• **EXERCISE INPUTS**
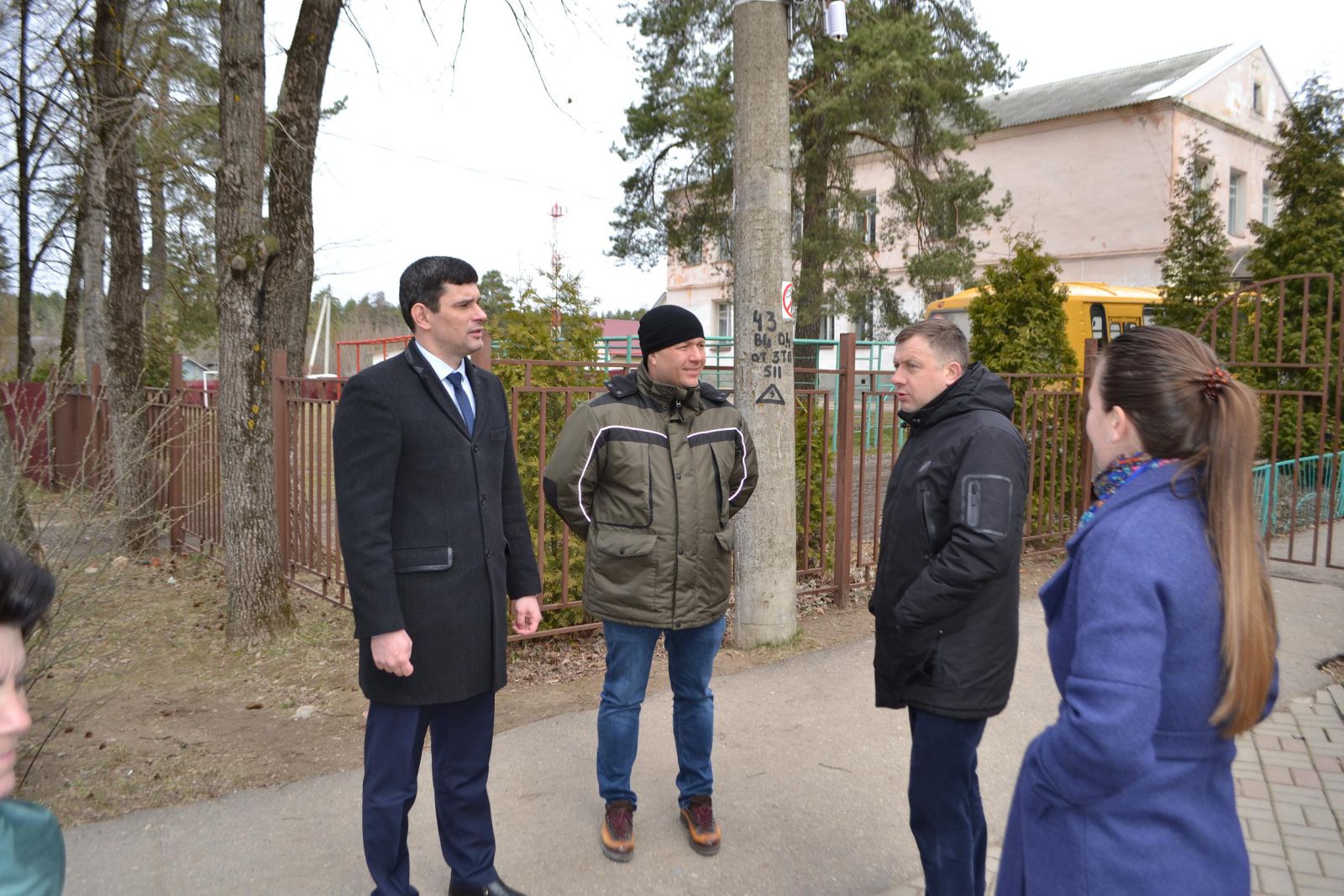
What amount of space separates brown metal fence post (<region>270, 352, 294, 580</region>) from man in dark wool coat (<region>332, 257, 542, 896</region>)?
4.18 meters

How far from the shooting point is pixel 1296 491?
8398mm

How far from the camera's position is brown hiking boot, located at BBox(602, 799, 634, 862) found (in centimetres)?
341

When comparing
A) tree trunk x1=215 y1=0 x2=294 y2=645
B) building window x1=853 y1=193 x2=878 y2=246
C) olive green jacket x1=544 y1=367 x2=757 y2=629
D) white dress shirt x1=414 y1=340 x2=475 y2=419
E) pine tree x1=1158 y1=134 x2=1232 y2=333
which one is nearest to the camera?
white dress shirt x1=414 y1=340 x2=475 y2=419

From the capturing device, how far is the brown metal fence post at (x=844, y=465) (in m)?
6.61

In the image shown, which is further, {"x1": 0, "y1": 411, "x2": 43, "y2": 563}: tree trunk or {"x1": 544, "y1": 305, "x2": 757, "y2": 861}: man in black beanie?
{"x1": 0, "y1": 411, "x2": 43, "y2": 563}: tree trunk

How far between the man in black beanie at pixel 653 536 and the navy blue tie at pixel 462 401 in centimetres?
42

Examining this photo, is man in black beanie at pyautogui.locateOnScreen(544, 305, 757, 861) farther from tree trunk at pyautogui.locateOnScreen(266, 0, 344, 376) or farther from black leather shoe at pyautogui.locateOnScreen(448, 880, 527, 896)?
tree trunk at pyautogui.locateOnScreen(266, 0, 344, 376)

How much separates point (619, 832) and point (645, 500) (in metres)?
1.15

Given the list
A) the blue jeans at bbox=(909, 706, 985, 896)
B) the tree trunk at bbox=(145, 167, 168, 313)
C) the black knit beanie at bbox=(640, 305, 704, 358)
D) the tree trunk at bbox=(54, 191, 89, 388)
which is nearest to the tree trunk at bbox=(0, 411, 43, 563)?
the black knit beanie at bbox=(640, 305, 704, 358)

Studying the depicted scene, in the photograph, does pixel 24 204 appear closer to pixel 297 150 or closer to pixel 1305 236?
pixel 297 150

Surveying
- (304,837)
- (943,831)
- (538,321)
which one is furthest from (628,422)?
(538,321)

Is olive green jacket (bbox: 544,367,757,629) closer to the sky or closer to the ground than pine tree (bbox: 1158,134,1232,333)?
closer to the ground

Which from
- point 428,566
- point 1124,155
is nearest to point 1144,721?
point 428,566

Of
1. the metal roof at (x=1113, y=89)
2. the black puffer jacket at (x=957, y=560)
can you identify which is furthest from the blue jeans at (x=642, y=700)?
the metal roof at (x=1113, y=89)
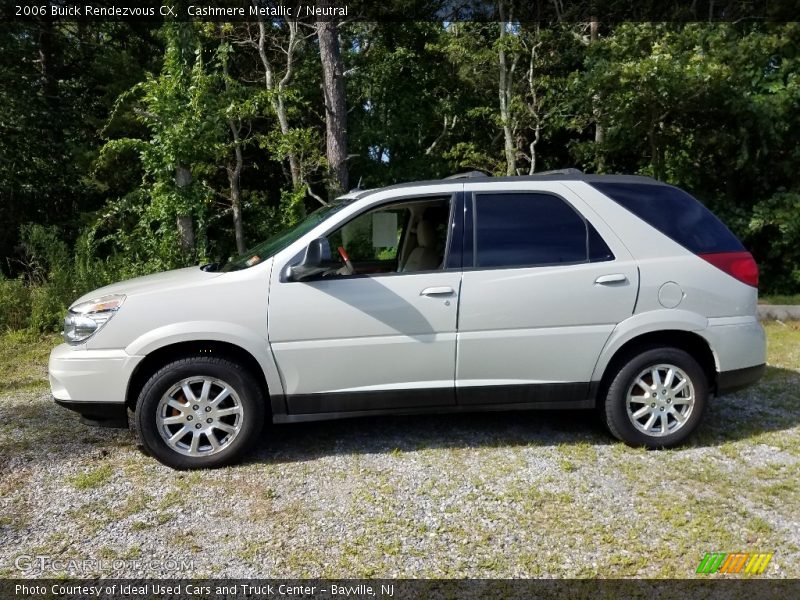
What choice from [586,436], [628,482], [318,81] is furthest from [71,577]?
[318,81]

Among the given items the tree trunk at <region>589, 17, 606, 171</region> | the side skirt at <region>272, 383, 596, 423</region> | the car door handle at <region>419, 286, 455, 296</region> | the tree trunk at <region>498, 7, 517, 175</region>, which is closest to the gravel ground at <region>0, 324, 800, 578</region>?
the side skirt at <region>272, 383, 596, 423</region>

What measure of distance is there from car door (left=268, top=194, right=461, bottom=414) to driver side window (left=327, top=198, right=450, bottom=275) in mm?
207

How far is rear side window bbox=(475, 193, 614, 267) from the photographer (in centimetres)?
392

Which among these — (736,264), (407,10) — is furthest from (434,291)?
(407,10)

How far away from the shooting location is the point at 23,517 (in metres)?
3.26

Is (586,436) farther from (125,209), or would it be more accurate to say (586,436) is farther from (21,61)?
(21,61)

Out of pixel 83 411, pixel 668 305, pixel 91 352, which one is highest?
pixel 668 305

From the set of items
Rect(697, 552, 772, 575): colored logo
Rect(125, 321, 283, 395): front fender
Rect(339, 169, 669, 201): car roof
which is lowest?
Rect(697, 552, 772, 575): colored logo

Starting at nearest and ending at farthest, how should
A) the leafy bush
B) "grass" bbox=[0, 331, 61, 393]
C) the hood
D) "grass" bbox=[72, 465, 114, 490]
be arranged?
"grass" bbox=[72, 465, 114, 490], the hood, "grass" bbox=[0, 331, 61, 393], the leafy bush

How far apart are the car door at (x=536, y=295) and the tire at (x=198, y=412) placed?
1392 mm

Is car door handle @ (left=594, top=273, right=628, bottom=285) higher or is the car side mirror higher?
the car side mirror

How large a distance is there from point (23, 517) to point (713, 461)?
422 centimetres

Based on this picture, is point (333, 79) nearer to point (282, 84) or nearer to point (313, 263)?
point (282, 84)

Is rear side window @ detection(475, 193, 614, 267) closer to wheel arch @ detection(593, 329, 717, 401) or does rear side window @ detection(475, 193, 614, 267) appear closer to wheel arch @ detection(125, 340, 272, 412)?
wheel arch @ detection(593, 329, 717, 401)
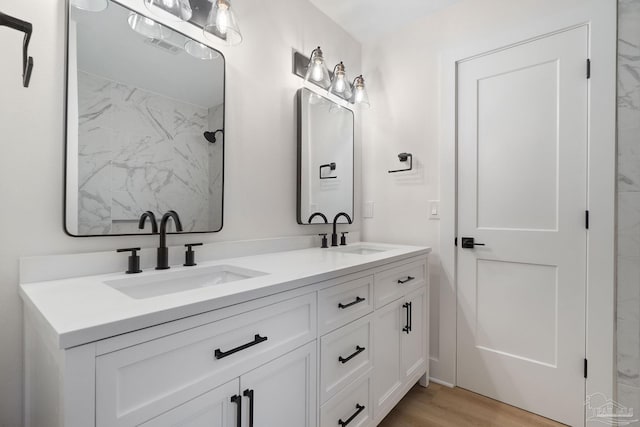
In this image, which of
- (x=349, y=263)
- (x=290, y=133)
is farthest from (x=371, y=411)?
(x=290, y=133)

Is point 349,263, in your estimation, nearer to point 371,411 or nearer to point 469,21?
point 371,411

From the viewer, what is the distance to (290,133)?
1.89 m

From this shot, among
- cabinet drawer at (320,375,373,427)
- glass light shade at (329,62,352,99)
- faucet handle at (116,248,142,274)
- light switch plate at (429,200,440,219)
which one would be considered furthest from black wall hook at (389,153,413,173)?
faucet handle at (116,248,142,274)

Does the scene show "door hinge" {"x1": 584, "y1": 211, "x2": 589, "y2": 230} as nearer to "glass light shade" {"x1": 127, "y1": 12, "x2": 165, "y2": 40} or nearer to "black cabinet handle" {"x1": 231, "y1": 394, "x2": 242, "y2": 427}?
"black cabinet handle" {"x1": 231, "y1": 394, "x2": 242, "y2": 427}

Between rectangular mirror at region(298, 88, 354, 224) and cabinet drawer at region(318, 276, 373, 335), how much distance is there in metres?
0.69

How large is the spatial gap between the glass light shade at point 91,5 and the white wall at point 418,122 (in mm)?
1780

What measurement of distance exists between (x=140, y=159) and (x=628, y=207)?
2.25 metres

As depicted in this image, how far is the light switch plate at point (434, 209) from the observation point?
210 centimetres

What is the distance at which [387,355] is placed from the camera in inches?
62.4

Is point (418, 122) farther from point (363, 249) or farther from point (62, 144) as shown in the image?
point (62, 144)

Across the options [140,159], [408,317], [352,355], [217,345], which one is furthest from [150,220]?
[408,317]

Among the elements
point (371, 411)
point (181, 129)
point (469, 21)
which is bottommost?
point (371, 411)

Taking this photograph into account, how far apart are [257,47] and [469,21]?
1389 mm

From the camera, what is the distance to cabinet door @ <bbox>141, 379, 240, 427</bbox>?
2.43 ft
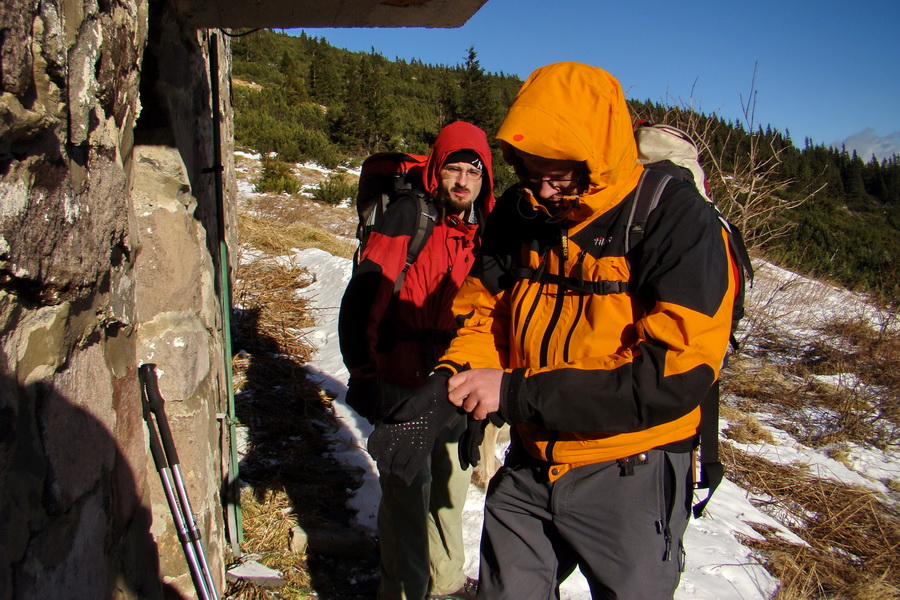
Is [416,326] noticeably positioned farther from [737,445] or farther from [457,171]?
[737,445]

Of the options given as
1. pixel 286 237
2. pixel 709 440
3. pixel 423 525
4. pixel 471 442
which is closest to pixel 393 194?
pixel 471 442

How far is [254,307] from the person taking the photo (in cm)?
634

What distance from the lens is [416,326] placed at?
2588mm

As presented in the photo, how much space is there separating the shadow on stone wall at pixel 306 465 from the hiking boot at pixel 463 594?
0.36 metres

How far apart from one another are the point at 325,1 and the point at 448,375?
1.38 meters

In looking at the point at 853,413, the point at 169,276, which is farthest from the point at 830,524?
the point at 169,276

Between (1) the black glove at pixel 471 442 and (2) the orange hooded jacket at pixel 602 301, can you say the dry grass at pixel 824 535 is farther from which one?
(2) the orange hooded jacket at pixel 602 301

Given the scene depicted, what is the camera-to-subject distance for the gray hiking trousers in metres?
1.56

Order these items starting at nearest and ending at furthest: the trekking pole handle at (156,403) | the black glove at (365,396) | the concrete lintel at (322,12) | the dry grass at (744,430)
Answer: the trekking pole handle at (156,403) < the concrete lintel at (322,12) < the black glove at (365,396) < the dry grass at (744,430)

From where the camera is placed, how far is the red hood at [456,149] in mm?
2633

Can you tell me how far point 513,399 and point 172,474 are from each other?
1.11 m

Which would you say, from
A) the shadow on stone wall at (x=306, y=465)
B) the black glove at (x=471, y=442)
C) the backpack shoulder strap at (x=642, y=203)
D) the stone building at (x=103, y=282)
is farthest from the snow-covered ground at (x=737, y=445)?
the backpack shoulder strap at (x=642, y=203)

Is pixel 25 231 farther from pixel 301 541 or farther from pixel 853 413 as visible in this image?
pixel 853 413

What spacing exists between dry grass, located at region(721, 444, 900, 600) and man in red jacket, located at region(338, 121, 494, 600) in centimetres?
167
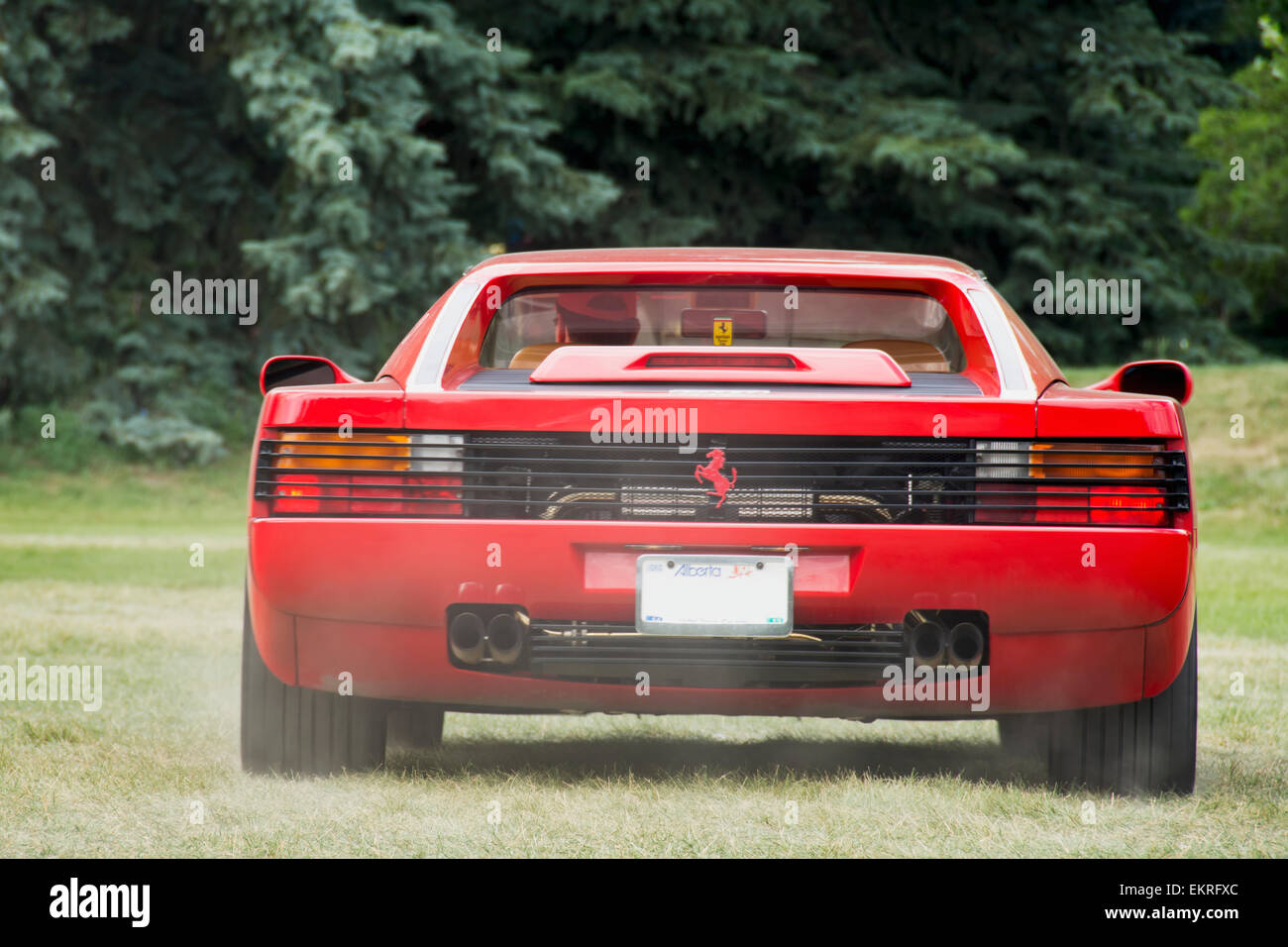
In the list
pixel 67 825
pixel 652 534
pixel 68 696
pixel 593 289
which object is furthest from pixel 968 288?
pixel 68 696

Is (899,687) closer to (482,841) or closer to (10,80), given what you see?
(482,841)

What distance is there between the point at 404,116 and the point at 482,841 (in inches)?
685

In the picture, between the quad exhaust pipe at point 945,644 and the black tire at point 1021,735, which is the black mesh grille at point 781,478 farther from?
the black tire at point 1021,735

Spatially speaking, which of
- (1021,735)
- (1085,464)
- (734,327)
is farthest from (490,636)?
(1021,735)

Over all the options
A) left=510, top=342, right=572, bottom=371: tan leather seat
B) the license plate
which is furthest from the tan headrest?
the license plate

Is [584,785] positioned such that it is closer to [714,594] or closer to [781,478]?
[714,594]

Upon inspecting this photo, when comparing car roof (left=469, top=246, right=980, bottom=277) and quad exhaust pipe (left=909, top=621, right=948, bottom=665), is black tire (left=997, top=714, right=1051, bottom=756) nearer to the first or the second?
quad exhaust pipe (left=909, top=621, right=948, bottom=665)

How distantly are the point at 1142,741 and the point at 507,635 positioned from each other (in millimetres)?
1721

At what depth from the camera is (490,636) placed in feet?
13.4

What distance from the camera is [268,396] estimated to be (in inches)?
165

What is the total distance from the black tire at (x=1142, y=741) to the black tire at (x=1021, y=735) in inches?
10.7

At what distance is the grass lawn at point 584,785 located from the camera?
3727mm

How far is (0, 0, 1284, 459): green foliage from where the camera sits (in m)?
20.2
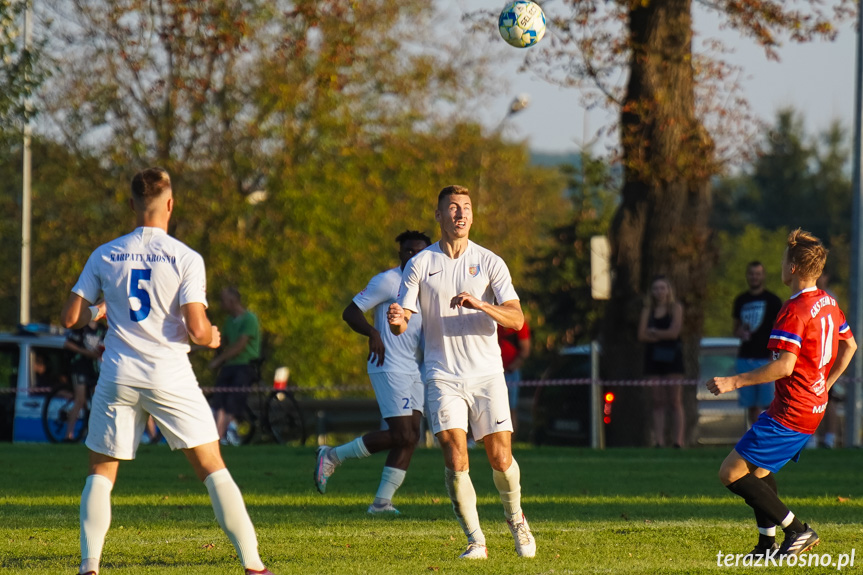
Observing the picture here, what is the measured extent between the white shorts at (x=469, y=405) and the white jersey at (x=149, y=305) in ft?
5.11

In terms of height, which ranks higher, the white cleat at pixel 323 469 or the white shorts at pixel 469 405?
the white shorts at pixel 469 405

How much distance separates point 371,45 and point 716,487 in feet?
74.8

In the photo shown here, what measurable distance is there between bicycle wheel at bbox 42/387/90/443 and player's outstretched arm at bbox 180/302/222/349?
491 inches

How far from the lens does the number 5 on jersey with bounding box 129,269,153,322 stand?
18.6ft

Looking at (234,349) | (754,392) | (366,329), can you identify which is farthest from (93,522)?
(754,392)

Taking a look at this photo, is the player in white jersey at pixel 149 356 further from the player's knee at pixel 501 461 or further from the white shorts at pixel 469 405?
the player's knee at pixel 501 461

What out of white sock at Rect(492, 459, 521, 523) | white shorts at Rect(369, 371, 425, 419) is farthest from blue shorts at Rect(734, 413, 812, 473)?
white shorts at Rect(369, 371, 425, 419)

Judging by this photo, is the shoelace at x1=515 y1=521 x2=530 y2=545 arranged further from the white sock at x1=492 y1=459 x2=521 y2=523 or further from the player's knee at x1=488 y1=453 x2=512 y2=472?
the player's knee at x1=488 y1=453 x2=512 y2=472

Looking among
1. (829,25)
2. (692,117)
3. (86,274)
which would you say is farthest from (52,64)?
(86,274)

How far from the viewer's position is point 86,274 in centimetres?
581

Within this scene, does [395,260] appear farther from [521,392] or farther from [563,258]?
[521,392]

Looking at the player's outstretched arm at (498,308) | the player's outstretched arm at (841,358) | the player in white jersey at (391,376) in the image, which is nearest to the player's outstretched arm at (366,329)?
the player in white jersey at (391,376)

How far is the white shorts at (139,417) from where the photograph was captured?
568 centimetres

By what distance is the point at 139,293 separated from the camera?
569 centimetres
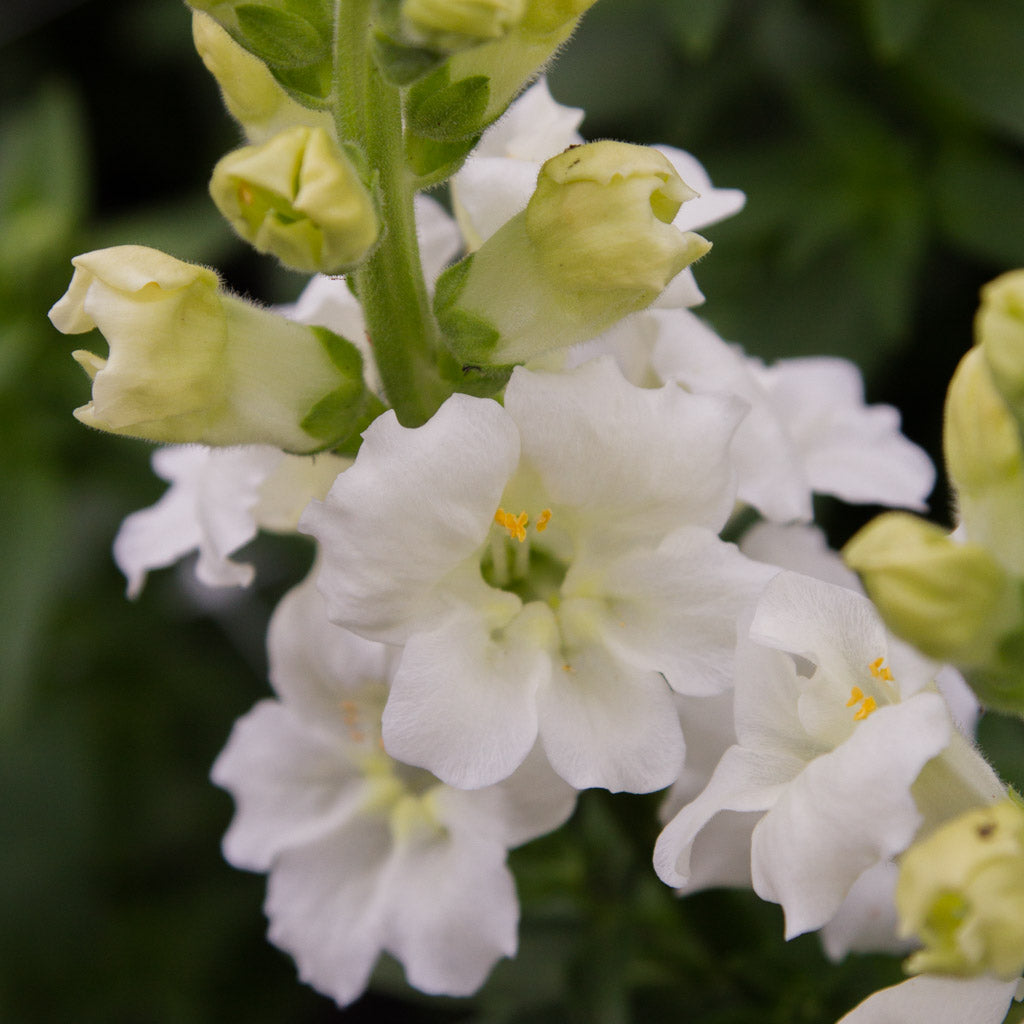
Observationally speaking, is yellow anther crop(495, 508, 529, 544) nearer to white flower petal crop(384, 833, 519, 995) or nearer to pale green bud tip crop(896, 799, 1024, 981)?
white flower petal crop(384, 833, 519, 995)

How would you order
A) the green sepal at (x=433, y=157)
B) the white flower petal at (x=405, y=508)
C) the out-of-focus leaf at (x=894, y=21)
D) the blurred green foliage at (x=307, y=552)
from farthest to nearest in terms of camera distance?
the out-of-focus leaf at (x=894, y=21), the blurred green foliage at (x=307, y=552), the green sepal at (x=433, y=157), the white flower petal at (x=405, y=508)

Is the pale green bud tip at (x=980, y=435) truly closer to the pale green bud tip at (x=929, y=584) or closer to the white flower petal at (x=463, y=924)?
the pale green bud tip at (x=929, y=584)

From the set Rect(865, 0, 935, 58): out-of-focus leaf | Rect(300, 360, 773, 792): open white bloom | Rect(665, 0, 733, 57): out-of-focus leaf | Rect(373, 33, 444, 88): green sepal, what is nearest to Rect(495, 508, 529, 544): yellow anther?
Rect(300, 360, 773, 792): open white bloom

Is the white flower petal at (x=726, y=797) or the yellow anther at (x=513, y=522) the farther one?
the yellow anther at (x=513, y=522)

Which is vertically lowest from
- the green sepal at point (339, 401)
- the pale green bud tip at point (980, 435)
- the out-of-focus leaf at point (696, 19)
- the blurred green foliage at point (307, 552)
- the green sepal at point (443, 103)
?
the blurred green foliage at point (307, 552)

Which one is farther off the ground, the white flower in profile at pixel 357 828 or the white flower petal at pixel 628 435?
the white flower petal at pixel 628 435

• **WHAT IS REQUIRED**
Retype exactly, please, each line from the line that contains "Is the white flower" through the last line of the entries above, with nothing added.

• **SOLUTION TO THIS TASK**
Is the white flower petal at (x=726, y=797) or the yellow anther at (x=513, y=522) the farther one?
the yellow anther at (x=513, y=522)

Which is vertically lowest from
- the green sepal at point (339, 401)
- the pale green bud tip at point (980, 435)
- the out-of-focus leaf at point (696, 19)
- the blurred green foliage at point (307, 552)
- the green sepal at point (443, 103)
?
the blurred green foliage at point (307, 552)

Which one is farther off the ground, the white flower in profile at pixel 357 828 or the white flower petal at pixel 628 435?
the white flower petal at pixel 628 435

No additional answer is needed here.